Once upon a midnight dreary, While I pondered, weak and weary, Over many a quaint and curious Volume of forgotten lore— While I nodded, nearly napping, Suddenly there came a tapping, As of some one gently rapping, Rapping at my chamber door. "'Tis some visitor," I muttered, "Tapping at my chamber door Only this, and nothing more."

Ah, distinctly I remember, It was in the bleak December, And each separate dying ember Wrought its ghost upon the floor. Eagerly I wished the morrow; Vainly I had sought to borrow From my books surcease of sorrow Sorrow for the lost Lenore— For the rare and radiant maiden Whom the angels name Lenore— Nameless here for evermore.

And the silken, sad, uncertain Rustling of each purple curtain Thrilled me,—filled me with fantastic Terrors, never felt before; So that now, to still the beating Of my heart, I stood repeating, " 'Tis some visitor entreating Entrance at my chamber door Some late visitor entreating Entrance at my chamber door; This it is, and nothing more."

Presently my soul grew stronger; Hesitating then no longer, "Sir," said I, "or Madam, truly Your forgiveness I implore; But the fact is I was napping, And so gently you came rapping, And so faintly you came tapping, Tapping at my chamber door, That I scarce was sure I heard you."— Here I opened wide the door; Darkness there, and nothing more.

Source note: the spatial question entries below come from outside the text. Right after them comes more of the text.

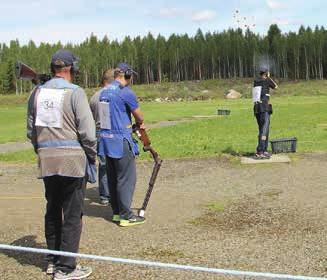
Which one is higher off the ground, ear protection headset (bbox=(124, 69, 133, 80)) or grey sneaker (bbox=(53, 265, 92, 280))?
ear protection headset (bbox=(124, 69, 133, 80))

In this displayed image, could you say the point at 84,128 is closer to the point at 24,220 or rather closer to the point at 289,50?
the point at 24,220

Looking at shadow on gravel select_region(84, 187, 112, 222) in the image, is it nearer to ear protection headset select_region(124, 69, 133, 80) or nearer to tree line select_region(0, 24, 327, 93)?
ear protection headset select_region(124, 69, 133, 80)

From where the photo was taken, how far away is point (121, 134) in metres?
7.21

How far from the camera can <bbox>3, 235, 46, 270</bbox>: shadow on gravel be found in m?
5.79

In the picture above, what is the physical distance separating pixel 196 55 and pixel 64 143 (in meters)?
137

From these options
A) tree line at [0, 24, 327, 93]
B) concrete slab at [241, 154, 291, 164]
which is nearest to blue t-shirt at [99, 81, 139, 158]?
concrete slab at [241, 154, 291, 164]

Deep into that darkness peering, Long I stood there, wondering, fearing, Doubting, dreaming dreams no mortals Ever dared to dream before; But the silence was unbroken, And the stillness gave no token, And the only word there spoken Was the whispered word, "Lenore!" This I whispered, and an echo Murmured back the word, "Lenore!" Merely this, and nothing more.

Back into the chamber turning, All my soul within me burning, Soon again I heard a tapping, Something louder than before. "Surely," said I, "surely, that is Something at my window lattice; Let me see then, what thereat is, And this mystery explore— Let my heart be still a moment, And this mystery explore;— 'Tis the wind, and nothing more."

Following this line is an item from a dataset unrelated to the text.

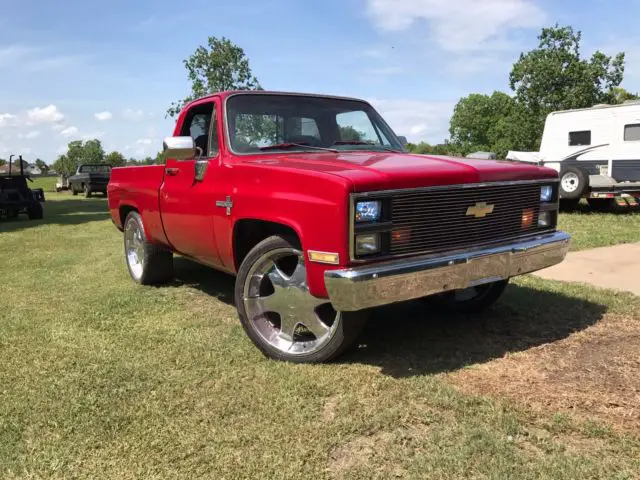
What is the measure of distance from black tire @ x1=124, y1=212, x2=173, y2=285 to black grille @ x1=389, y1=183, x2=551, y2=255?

Open here I flung the shutter. When, with many a flirt and flutter, In there stepped a stately Raven Of the saintly days of yore; Not the least obeisance made he; Not a minute stopped or stayed he, But, with mien of lord or lady, Perched above my chamber door— Perched upon a bust of Pallas Just above my chamber door— Perched, and sat, and nothing more.

Then this ebony bird beguiling My sad fancy into smiling, By the grave and stern decorum Of the countenance it wore, "Though thy crest be shorn and shaven, Thou," I said, "art sure no craven, Ghastly, grim, and ancient Raven, Wandering from the nightly shore, Tell me what thy lordly name is On the night's Plutonian shore!" Quoth the Raven, "Nevermore."

Much I marveled this ungainly Fowl to hear discourse so plainly, Though its answer little meaning— Little relevancy bore; For we can not help agreeing That no living human being Ever yet was blest with seeing Bird above his chamber door— Bird or beast upon the sculptured Bust above his chamber door, With such name as "Nevermore."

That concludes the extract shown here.